▸ Work instructions:
a – Transcribe the book review word for word from "cover Out of" to "Pit pony-Juvenile fiction.".
b – Decide whether each statement agrees with the book review, answering yes or no and quoting the words that settle it: (i) The boy in the story is 12 years old. (ii) The book is published as a paperback. (iii) The pit mining stories came from a 70-year-old miner.
c – Render this sentence from the book review in Spanish: "Inspired by pit mining stories retold by an 80-year-old Cape Breton miner named Savino “Hinson” Calibrese, Out of the Deep recounts a 12-year-old Canadian boy’s first day of work in a coal mine."

-------- Given text --------

________________ CM . . . . Volume XV Number 8 . . . . December 5, 2008

cover Out of the Deeps.

Anne Laurel Carter. Illustrated by Nicolas Debon.
Victoria, BC: Orca, 2008.
32 pp., hardcover, $19.95.
ISBN 978-1-554143-559-6.

Subject Headings:
Pit pony-Juvenile fiction.
Coal mines and mining-Juvenile fiction.

Kindergarten-grade 6 / Ages 5-11.

Review by Keith McPherson.

**** /4

Reviewed from f&g’s.

Inspired by pit mining stories retold by an 80-year-old Cape Breton miner named Savino “Hinson” Calibrese, Out of the Deep recounts a 12-year-old Canadian boy’s first day of work in a coal mine. The story follows the protagonist, Savino, and his father’s coal mining team as they travel down “under the bedrock, under the ocean” into the eerie maze of black tunnels of an Eastern Canadian seaboard mine, and then the story describes the demands and perils that turn of the century coal miners and their work horses faced while excavating seams of coal by hand.

-------- Dataset excerpt --------

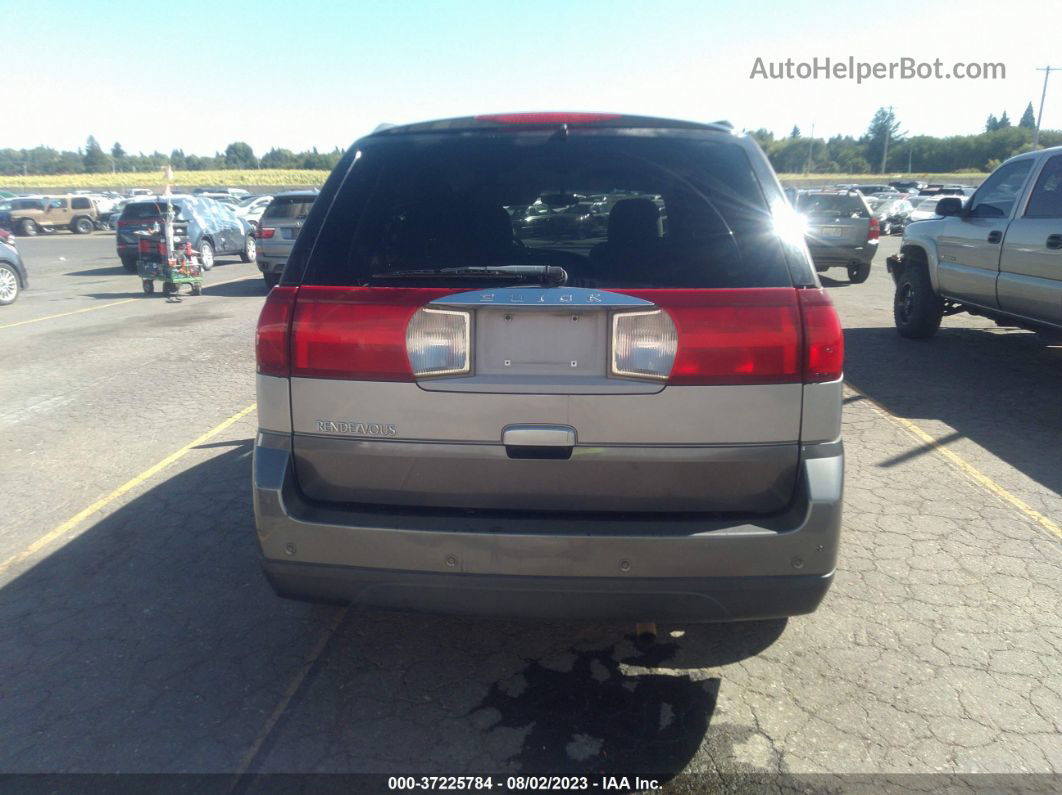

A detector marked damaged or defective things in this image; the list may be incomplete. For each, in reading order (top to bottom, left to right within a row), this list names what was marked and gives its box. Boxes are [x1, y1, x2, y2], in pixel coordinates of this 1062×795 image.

cracked asphalt [0, 234, 1057, 781]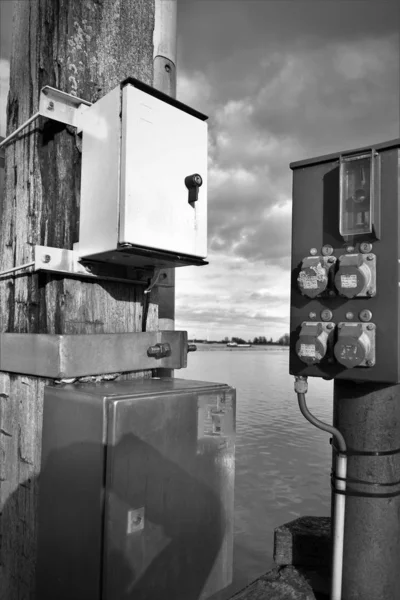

--------

▸ The responses:
a –
cover Out of the Deeps.

Anne Laurel Carter. Illustrated by Nicolas Debon.
Victoria, BC: Orca, 2008.
32 pp., hardcover, $19.95.
ISBN 978-1-554143-559-6.

Subject Headings:
Pit pony-Juvenile fiction.

b –
(i) Yes: "a 12-year-old Canadian boy’s first day of work in a coal mine"
(ii) No: "32 pp., hardcover, $19.95."
(iii) No: "an 80-year-old Cape Breton miner"

c – Inspirado en historias de minería en pozo relatadas por un minero de Cape Breton de 80 años llamado Savino “Hinson” Calibrese, Out of the Deep narra el primer día de trabajo de un niño canadiense de 12 años en una mina de carbón.